L’Yonne terre historique à vocation de passage par excellence, avec la rivière Yonne, le fleuve -car son débit est dominant à son confluent avec la Seine à Montereau-, transpercée par la Nationale 6 puis l’autoroute A 6, l’Yonne terre d’échanges, de marchands et de maquignons est un territoire de transition.

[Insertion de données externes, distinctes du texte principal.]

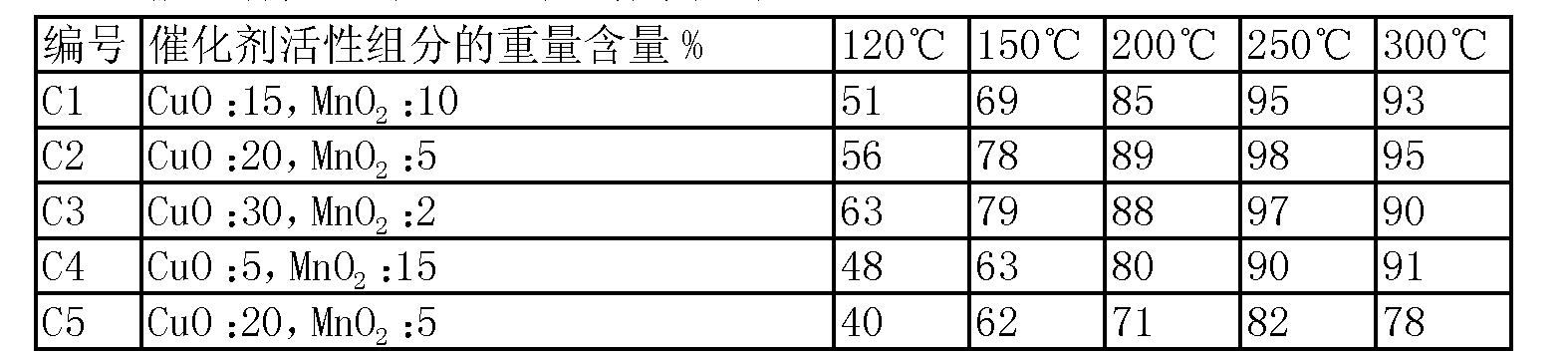 Figure CN103041821AD00061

Terres initiatiques, on y trouve des vestiges datant de l’homme de Néandertal notamment des peintures murales de 35 000 ans avant J.-C dans les grottes d’Arcy-sur-Cure ainsi que de solides structures de l’occupation romaine, des villes et des routes. Terres de contrastes géologiques mais aussi économiques et humains propices à l’enracinement et aux attaches au travers des siècles.

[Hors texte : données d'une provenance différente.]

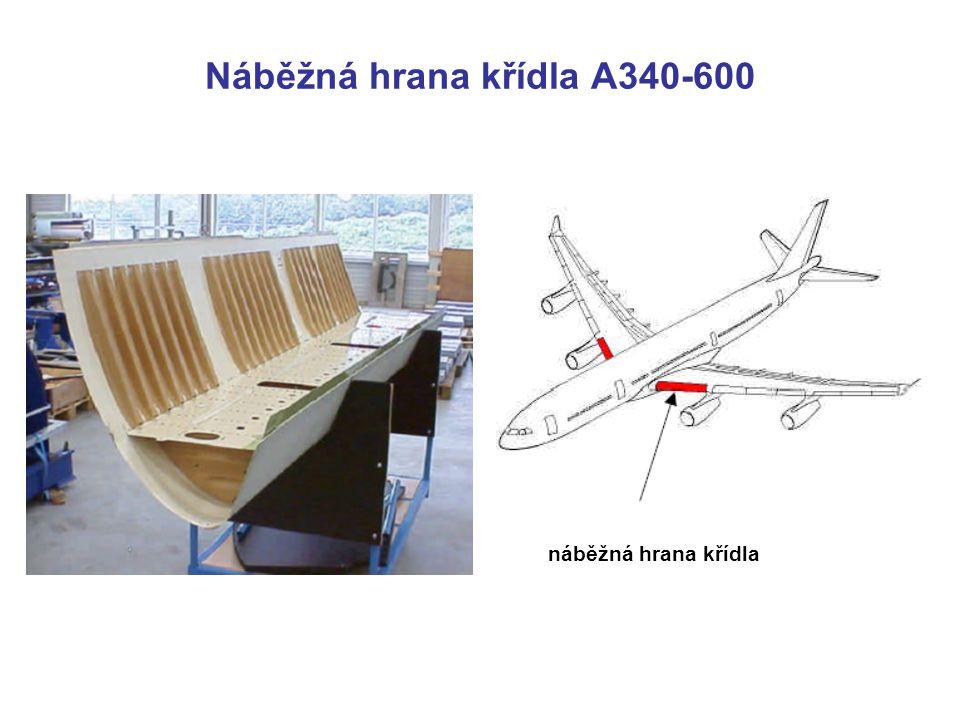Náběžná hrana křídla A340-600 náběžná hrana křídla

La réunion de cinq pays configurent cette terre icaunaise composée de morceaux crayeux de champagne, de calcaire de Bourgogne et des sables, argiles et ocres de l’Orléanais. Ces terres rurales à l’écart, ont alimenté la région parisienne pendant de longs siècles en nourrices, en bois, en pierres de construction, en eau potable, en céréales et en vin.

Et au milieu coule une rivière, le fleuve. Voici Auxerre, alta sedes deorum, « la demeure élevée des dieux ». Développé autour d’édifices religieux puis contenu par l’Yonne et les vignes, le cœur historique de la cité du républicain Paul Bert et de la discrète poétesse Marie Noël, a conservé sa densité et ses quartiers. Posée en étages sur les rives de l’Yonne, à flanc de colline, la ville bénéficie de points de vue et d’ouvertures sur le paysage saisissants.

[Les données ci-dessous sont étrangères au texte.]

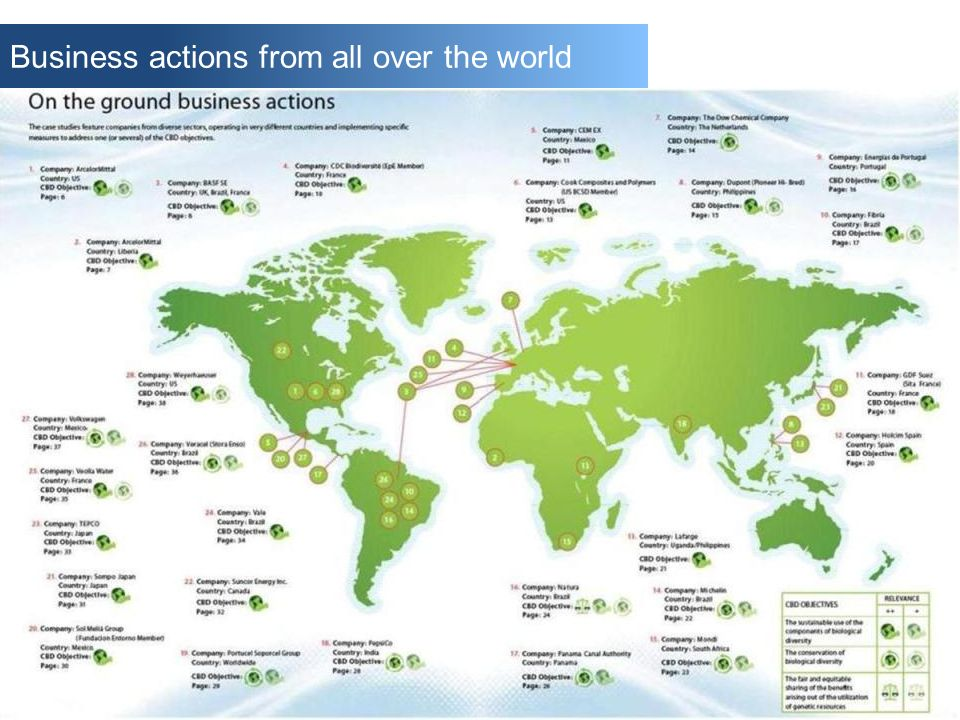 Business actions from all over the world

Auxerre la méconnue a tout pour surprendre avec ses trésors de maisons à pan de bois blottis au pied de ses trois hauts édifices religieux si différents, l’église Saint-Pierre des vignerons, la cathédrale Saint-Etienne soutenue par le quartier de la Marine et l’abbaye Saint-Germain lieu éminemment spirituel, phare de l’Europe intellectuelle qui illumina la période carolingienne.

L'Abbé Ernest Deschamps en 1905, fondateur de l'AJA (DR)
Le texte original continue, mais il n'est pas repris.